- **Task statement**
Repeat word for word the lines of the material below, from the line with "Can you tell" to the line with "814 millimetres", including both of those lines.

- **Dataset**
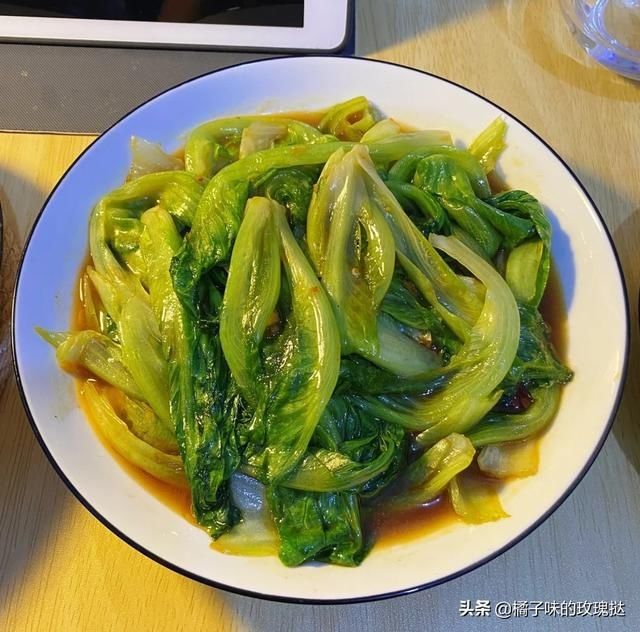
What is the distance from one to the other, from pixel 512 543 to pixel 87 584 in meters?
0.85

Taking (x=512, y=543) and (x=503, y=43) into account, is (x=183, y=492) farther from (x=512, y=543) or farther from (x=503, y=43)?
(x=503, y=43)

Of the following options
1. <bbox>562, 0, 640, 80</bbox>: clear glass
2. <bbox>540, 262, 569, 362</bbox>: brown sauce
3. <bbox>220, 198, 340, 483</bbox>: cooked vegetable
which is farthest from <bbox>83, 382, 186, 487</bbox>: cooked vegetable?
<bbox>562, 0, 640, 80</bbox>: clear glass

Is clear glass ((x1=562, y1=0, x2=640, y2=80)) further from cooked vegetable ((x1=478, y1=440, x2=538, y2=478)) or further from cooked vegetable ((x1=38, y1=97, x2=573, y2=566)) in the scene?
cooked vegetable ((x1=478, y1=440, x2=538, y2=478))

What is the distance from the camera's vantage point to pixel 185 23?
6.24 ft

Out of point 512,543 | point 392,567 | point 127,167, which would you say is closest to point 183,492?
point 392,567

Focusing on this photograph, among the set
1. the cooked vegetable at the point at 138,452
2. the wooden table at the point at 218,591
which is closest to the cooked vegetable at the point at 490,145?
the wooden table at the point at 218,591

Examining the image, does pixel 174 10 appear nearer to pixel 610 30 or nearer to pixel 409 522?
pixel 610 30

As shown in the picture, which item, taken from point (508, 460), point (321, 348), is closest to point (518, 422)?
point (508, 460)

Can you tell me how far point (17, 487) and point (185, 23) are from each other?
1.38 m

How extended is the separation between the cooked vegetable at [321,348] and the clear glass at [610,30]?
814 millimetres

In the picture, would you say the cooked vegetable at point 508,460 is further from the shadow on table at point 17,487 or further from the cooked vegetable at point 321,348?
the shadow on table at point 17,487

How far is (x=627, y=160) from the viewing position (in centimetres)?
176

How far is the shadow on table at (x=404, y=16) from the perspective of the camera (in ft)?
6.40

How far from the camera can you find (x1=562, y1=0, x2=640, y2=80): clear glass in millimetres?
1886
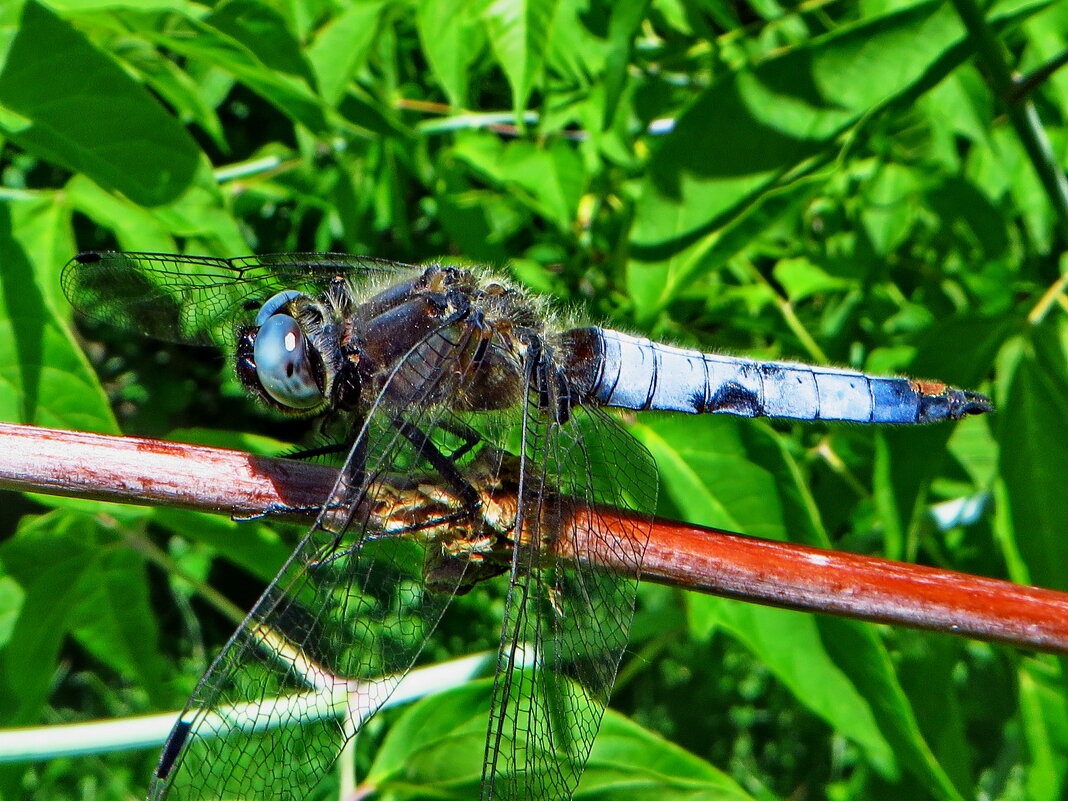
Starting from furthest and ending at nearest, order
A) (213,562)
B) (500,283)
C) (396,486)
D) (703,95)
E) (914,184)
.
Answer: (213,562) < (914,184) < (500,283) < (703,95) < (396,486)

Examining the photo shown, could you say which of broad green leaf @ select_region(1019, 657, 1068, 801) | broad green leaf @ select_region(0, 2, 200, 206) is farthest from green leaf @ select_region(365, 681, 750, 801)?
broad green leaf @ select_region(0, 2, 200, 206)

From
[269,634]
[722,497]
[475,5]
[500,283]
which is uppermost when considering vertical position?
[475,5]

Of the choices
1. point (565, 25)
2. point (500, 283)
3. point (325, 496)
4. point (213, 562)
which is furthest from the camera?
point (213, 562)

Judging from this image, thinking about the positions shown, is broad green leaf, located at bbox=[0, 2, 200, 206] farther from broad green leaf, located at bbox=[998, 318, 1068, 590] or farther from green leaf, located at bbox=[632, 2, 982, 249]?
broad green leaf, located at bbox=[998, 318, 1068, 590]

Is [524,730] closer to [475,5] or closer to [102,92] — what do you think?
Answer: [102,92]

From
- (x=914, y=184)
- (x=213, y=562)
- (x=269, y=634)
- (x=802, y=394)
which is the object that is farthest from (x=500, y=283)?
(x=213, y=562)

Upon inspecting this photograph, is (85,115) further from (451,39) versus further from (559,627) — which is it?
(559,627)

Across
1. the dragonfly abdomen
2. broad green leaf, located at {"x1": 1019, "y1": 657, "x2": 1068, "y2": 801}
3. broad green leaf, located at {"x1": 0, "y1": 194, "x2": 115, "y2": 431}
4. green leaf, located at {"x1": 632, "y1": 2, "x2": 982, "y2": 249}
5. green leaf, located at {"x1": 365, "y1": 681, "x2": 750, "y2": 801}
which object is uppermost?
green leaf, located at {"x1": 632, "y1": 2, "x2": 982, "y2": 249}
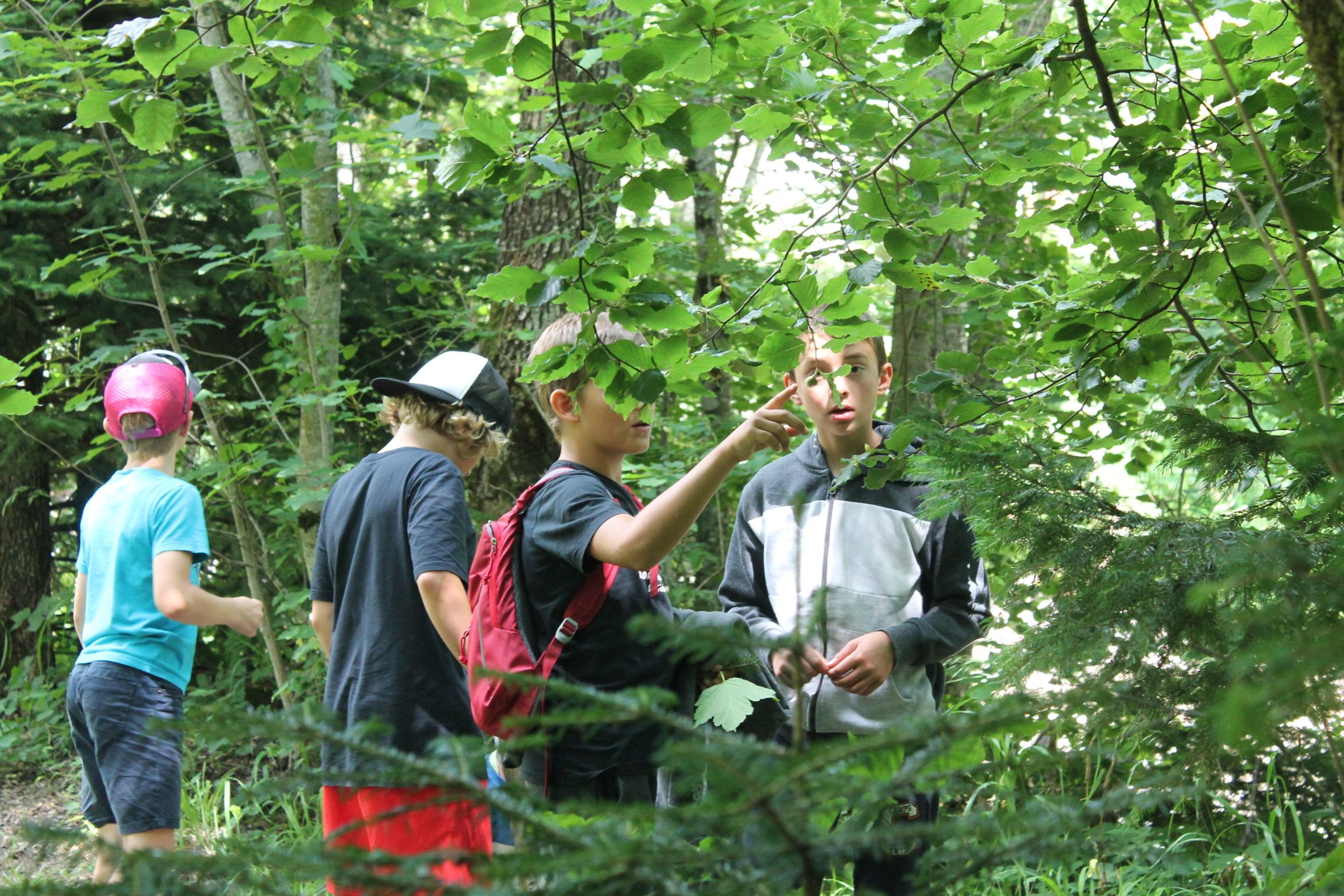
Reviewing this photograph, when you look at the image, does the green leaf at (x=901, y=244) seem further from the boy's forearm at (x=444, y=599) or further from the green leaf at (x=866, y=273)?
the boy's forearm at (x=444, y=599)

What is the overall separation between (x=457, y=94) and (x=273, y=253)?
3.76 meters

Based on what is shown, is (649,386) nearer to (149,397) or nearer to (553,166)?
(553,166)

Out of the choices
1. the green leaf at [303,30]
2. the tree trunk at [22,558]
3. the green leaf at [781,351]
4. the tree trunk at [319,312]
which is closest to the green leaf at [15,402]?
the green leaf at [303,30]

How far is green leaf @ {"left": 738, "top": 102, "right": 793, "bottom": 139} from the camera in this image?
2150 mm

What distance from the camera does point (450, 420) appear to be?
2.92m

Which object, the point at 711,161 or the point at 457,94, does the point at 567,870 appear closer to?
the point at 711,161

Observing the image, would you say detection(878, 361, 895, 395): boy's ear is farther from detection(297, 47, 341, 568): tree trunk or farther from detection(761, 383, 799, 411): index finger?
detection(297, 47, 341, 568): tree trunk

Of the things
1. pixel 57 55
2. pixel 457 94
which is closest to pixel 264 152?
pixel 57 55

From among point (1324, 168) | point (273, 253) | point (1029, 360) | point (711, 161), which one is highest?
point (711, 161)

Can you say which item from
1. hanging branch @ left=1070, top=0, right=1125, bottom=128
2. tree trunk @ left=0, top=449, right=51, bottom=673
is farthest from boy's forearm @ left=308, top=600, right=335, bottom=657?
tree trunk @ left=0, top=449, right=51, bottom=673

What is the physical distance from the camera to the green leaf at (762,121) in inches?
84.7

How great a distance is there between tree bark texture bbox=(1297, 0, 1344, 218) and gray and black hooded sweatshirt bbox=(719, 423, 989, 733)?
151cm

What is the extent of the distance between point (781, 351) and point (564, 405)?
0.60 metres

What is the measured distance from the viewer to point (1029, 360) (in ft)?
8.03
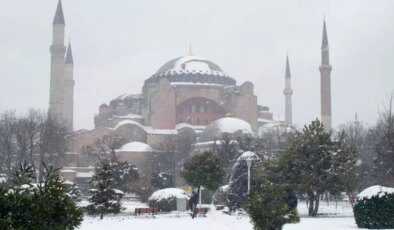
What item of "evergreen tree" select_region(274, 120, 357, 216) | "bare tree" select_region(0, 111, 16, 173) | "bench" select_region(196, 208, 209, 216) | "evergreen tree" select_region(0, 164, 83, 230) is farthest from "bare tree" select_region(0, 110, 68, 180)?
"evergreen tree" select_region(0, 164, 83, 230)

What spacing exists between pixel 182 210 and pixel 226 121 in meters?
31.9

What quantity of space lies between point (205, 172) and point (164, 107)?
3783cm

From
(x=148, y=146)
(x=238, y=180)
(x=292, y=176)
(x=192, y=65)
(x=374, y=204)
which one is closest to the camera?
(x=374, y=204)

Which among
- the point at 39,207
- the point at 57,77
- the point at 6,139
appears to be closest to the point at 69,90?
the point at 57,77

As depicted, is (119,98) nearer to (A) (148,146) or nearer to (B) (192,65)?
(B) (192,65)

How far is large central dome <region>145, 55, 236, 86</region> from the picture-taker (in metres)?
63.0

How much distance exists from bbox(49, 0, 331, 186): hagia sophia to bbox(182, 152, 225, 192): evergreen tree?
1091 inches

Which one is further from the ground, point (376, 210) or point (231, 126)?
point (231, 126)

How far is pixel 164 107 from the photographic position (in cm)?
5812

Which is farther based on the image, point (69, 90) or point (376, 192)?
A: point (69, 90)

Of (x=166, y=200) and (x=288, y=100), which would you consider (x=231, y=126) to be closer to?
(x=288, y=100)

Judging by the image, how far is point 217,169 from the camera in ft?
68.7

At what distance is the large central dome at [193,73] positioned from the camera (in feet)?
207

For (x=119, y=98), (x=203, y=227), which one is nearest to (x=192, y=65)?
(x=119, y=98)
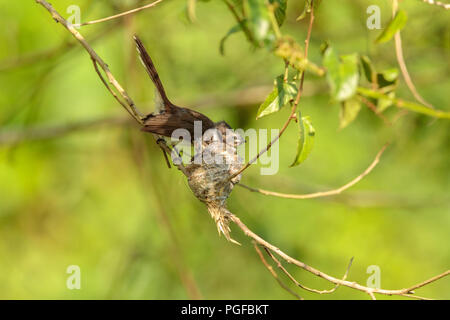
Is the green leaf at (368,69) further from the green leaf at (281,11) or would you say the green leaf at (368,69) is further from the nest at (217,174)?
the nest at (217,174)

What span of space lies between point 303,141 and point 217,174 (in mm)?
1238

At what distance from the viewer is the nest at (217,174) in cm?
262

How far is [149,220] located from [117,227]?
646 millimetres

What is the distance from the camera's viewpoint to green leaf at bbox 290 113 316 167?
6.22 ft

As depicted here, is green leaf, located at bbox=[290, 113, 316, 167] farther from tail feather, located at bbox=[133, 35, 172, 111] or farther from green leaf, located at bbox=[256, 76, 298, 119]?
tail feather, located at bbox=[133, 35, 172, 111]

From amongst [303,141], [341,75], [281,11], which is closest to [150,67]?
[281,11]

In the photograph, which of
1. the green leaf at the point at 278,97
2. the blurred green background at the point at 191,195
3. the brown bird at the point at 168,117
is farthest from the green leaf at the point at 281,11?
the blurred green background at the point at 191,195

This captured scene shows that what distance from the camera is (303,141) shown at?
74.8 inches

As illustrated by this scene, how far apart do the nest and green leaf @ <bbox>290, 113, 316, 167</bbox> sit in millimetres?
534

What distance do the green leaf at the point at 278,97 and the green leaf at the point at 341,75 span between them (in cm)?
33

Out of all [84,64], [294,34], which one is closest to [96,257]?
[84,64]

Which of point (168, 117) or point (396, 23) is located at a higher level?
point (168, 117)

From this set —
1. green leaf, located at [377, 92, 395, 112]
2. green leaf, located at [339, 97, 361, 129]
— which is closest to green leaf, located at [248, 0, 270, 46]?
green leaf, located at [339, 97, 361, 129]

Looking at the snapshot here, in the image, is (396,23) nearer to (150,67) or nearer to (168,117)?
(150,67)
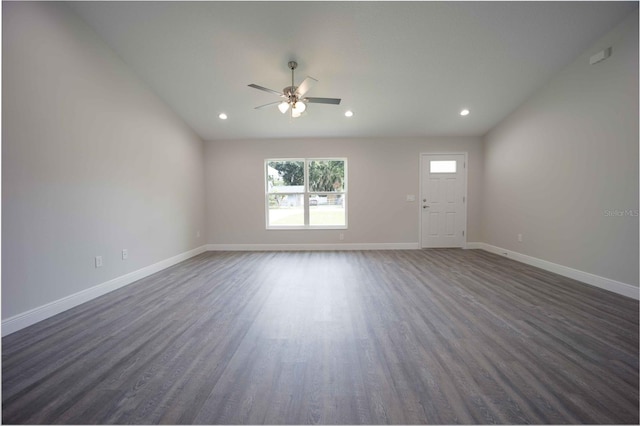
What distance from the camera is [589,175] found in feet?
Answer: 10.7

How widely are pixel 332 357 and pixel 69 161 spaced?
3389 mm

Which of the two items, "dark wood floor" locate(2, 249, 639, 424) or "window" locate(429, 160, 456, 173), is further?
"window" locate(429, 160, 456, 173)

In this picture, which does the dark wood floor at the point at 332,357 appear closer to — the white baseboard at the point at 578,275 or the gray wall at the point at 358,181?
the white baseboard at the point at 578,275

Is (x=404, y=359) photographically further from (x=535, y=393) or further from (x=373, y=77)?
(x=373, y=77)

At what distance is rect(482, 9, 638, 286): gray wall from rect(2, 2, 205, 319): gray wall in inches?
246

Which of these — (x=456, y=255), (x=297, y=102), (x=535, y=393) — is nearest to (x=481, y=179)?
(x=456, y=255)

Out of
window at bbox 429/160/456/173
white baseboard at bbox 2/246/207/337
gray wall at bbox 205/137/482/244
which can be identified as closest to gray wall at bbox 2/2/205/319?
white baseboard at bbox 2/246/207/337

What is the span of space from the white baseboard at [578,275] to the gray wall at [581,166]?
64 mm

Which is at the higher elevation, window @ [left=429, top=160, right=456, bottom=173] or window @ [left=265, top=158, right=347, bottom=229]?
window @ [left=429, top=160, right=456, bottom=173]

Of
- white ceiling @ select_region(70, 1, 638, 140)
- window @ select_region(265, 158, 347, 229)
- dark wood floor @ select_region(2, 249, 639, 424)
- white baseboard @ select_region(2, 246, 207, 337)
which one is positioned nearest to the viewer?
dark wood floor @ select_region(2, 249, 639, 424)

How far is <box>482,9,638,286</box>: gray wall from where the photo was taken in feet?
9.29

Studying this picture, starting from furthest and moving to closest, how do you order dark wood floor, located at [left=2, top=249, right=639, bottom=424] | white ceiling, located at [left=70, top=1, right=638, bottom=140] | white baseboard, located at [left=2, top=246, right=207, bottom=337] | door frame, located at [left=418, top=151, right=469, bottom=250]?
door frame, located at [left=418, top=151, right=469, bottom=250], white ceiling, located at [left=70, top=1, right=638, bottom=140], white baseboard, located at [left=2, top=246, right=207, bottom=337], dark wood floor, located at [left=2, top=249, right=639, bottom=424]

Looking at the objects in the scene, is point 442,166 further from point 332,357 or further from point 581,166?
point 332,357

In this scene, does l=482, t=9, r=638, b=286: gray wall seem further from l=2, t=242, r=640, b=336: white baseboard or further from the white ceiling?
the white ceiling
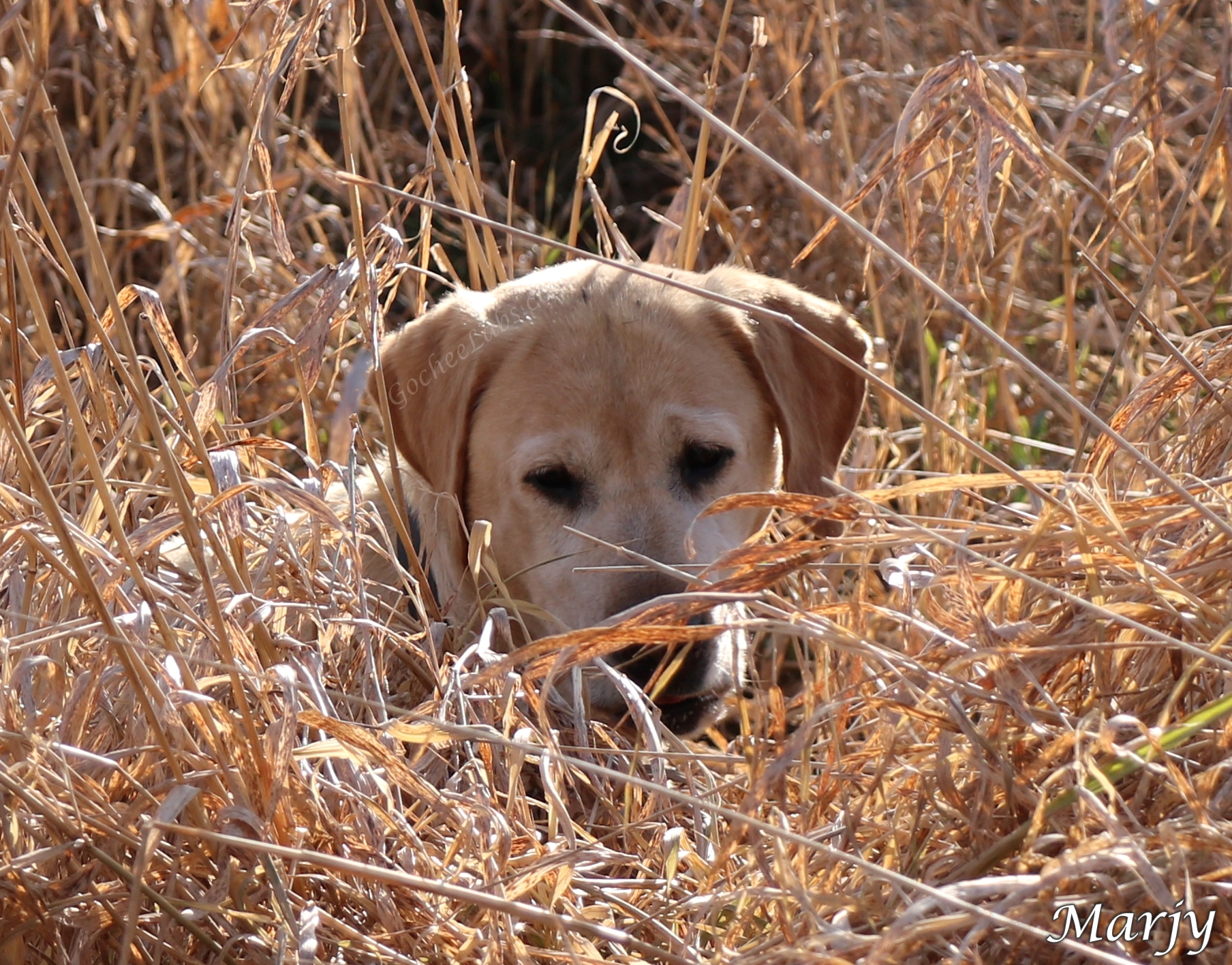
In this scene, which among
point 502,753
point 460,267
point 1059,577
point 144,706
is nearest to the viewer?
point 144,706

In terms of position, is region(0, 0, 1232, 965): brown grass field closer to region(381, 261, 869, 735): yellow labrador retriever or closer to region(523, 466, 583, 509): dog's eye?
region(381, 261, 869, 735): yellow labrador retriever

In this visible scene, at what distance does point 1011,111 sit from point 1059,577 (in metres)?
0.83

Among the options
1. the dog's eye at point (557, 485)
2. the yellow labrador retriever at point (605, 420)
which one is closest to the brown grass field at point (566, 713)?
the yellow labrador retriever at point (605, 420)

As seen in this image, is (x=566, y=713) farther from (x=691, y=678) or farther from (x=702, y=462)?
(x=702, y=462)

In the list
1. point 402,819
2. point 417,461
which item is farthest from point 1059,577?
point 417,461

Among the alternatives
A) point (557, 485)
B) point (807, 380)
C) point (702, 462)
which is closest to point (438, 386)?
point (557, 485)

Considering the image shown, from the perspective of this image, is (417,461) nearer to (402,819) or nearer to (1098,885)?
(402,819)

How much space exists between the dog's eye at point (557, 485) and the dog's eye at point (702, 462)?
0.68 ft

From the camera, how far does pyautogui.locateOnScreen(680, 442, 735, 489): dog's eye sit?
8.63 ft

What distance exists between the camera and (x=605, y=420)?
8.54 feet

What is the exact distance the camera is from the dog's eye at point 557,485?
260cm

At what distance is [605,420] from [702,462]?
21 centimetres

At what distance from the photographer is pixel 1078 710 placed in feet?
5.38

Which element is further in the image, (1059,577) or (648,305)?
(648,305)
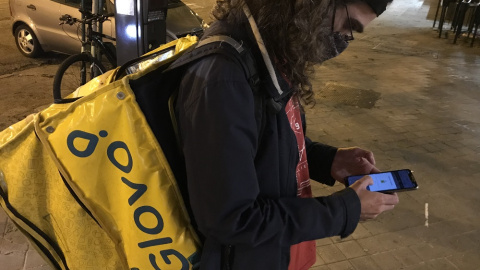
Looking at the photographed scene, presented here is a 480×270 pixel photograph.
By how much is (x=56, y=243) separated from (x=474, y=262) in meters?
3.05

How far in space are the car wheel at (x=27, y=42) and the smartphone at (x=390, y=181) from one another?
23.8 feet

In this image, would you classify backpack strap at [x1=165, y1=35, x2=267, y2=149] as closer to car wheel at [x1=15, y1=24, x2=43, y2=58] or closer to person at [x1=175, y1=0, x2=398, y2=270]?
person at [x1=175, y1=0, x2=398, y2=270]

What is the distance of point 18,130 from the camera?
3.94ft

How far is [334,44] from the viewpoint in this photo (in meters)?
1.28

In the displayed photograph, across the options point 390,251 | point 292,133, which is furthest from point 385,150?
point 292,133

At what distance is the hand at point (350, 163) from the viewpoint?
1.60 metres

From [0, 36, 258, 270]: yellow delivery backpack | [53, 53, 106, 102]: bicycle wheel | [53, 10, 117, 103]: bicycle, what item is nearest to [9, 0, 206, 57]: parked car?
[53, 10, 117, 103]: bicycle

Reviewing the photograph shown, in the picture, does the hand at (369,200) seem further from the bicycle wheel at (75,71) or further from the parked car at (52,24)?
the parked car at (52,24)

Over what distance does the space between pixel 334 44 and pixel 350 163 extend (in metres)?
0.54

- **Finished task**
Can you tell me how far point (17, 487) and point (185, 23) are from each other?
1.38 m

How extended is the separation between the cooked vegetable at [321,348] and the clear glass at [610,30]?
814 millimetres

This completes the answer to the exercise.